Per il Tar, al contrario, “correttamente Trenitalia applica, nel caso in cui il passeggero sale a bordo del convoglio senza titolo di viaggio, la norma sanzionatoria”, e questo porta a “ritenere non condivisibile la qualifica di ‘scorretta’ della pratica seguita”. Non appare poi ai giudici scorretta neanche “la pratica di includere tra le ipotesi di mancanza di biglietto per viaggi di lunga e media percorrenza anche il caso del viaggiatore che risulta in possesso di un titolo di viaggio ma scaduto o utilizzato oltre i limiti temporali previsti dall’offerta cui si riferisce o su un treno diverso da quello prenotato”. Cosa diversa, invece, è il recupero dei soldi dei biglietti non posseduti dai viaggiatori già a bordo treno. Le modalità di recupero, scrive il tribunale, “sono state definite da Trenitalia con una procedura che appare effettivamente aggressiva. L’arco temporale entro il quale effettuare il pagamento è effettivamente breve e finisce per costringere il viaggiatore sprovvisto del biglietto a regolarizzare immediatamente per evitare di essere costretto a pagare una sovrattassa maggiore.
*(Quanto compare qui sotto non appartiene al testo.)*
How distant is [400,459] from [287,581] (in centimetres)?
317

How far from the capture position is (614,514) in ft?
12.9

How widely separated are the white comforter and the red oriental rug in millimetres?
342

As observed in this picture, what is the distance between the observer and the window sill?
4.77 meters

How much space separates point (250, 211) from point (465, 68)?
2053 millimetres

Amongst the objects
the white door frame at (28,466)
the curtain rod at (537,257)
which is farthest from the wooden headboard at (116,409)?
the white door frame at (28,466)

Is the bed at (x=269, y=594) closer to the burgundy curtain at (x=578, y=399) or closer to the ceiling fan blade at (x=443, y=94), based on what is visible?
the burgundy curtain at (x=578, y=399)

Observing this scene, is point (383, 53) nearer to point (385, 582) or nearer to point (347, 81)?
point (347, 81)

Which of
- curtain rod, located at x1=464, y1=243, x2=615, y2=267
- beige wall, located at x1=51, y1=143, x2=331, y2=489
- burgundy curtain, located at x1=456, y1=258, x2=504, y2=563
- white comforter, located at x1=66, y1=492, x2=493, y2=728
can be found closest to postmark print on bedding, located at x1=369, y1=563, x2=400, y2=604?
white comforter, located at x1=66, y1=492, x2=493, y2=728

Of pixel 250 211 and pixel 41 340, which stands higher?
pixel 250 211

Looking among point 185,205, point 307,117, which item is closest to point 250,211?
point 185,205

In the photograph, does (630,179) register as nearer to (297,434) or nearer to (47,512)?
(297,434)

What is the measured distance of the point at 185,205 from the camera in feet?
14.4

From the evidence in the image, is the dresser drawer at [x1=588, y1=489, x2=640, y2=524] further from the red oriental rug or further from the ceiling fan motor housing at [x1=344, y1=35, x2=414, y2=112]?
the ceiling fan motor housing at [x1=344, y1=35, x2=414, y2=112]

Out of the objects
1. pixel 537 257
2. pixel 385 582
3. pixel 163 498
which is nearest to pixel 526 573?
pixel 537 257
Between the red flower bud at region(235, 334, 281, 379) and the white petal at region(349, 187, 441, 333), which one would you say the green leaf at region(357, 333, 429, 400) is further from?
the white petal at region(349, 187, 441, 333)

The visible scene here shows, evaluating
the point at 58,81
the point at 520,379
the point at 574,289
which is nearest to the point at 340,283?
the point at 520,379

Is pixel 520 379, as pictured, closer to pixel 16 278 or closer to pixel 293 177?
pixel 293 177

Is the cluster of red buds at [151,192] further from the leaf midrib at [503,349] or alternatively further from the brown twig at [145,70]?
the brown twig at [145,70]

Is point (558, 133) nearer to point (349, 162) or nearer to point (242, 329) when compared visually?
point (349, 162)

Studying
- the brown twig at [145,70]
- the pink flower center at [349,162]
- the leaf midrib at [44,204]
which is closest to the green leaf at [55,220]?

Una diversa dilatazione dei tempi non vanificherebbe di certo la finalità anti evasione del sistema”.

Trenitalia si è detta soddisfatta per la sentenza. “Il Tar ha riconosciuto come legittima, e coerente con il sistema di prenotazione obbligatoria del posto a sedere sul treno, la pratica di Trenitalia di sanzionare il possesso di un biglietto non valido, perché usato, ad esempio, su un treno diverso da quello prenotato, alla stessa stregua della mancanza del biglietto”, si legge in una nota della società del gruppo Ferrovie dello Stato. “L’altra pratica commerciale sanzionata dall’Autorità, nella decisione impugnata davanti al Tar, ossia la possibilità di pagare la sanzione in misura ridotta soltanto nell’imminenza della contestazione, è già stata modificata da Trenitalia, anticipando la sentenza del Tribunale amministrativo. Il cliente ha a disposizione 60 giorni per pagare la sanzione in misura ridotta”.